§ **PAGE EXCERPT**:
==*==

Symbos was formerly thought to be a separate genus, but is now known to be synonymous. Its closest living relative is the muskox (Ovibos moschatus), from which it diverged around 3 million years ago. It is also closely related to the contemporaneous extinct genus Euceratherium.

== Description ==
Unlike today's Arctic and tundra-adapted muskoxen, with their long, shaggy coats, Bootherium was physically adapted to a range of less frigid climates, and appears to have been the only species of muskox to have evolved in and remain restricted to the North American continent (the Arctic muskox's range is circumpolar, and includes the northern reaches of Eurasia as well as North America). Bootherium was significantly taller and leaner than muskoxen found today in Arctic regions. Bootherium were estimated to weigh around 423.5 kg. Other differences were a thicker skull and considerably longer snout. The horns of Bootherium were situated high on the skull, with a downward curve and were fused along the midline of the skull, unlike tundra muskoxen whose horns are separated by a medial groove.

== Distribution ==
Bootherium was one of the most widely distributed muskox species in North America during the Pleistocene epoch. Fossils have been documented from as far north as Alaska to Alberta, Montana, California, Utah, Texas, Missouri, Indiana, Ohio, Michigan, Oklahoma, Virginia, North Carolina, and New Jersey. The species went into decline, and eventual extinction, approximately 11,000 years ago, at the end of the last Ice Age.

==*==

§ **INSTRUCTIONS FOR THE TASK**: Copy the Bootherium text from "Symbos was formerly" up to and including "extinct genus Euceratherium.".

==*==

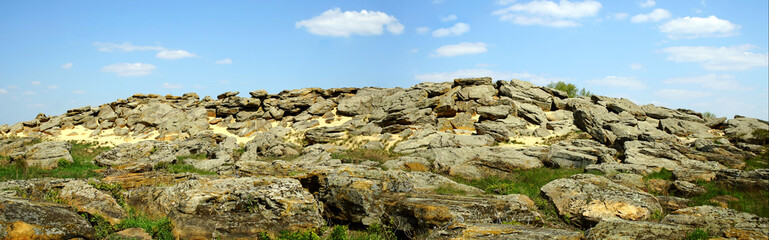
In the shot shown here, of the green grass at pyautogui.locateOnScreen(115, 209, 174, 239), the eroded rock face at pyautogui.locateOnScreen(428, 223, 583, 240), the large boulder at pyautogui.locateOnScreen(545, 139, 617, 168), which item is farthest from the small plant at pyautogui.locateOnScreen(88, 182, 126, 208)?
the large boulder at pyautogui.locateOnScreen(545, 139, 617, 168)

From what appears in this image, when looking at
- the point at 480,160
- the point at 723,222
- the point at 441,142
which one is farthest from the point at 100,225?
the point at 441,142

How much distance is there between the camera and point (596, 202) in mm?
12078

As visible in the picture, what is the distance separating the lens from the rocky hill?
10.0 metres

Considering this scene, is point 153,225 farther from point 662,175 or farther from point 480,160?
point 662,175

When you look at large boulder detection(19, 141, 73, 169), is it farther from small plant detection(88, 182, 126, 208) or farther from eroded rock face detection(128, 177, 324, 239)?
eroded rock face detection(128, 177, 324, 239)

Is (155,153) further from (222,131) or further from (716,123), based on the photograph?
(716,123)

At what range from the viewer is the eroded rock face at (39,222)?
26.4ft

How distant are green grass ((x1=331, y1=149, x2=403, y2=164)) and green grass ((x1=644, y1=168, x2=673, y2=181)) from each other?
45.5 feet

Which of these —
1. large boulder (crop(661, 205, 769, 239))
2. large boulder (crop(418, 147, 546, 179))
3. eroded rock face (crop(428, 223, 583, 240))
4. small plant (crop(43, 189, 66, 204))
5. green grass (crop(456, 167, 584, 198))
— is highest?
small plant (crop(43, 189, 66, 204))

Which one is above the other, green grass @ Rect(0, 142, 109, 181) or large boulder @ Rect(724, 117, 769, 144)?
large boulder @ Rect(724, 117, 769, 144)

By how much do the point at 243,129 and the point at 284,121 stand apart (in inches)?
171

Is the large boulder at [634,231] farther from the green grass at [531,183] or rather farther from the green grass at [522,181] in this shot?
the green grass at [522,181]

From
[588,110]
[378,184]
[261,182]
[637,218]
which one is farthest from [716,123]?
[261,182]

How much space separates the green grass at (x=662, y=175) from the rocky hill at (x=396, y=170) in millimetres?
101
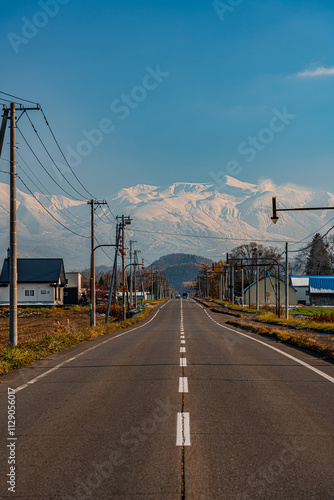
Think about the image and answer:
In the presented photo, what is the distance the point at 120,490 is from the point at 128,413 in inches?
113

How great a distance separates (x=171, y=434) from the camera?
628 centimetres

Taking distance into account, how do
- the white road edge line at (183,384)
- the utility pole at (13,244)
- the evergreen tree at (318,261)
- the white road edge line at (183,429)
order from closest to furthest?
1. the white road edge line at (183,429)
2. the white road edge line at (183,384)
3. the utility pole at (13,244)
4. the evergreen tree at (318,261)

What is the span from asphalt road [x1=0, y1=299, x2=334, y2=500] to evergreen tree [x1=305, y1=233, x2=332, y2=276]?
132125 millimetres

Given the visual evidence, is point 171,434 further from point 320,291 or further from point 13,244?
point 320,291

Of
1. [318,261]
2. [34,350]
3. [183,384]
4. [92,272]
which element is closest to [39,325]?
[92,272]

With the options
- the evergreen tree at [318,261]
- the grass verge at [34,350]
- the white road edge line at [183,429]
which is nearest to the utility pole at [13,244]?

==*==

§ **SOLUTION TO THIS EXERCISE**:
Symbos was formerly thought to be a separate genus, but is now known to be synonymous. Its closest living relative is the muskox (Ovibos moschatus), from which it diverged around 3 million years ago. It is also closely related to the contemporaneous extinct genus Euceratherium.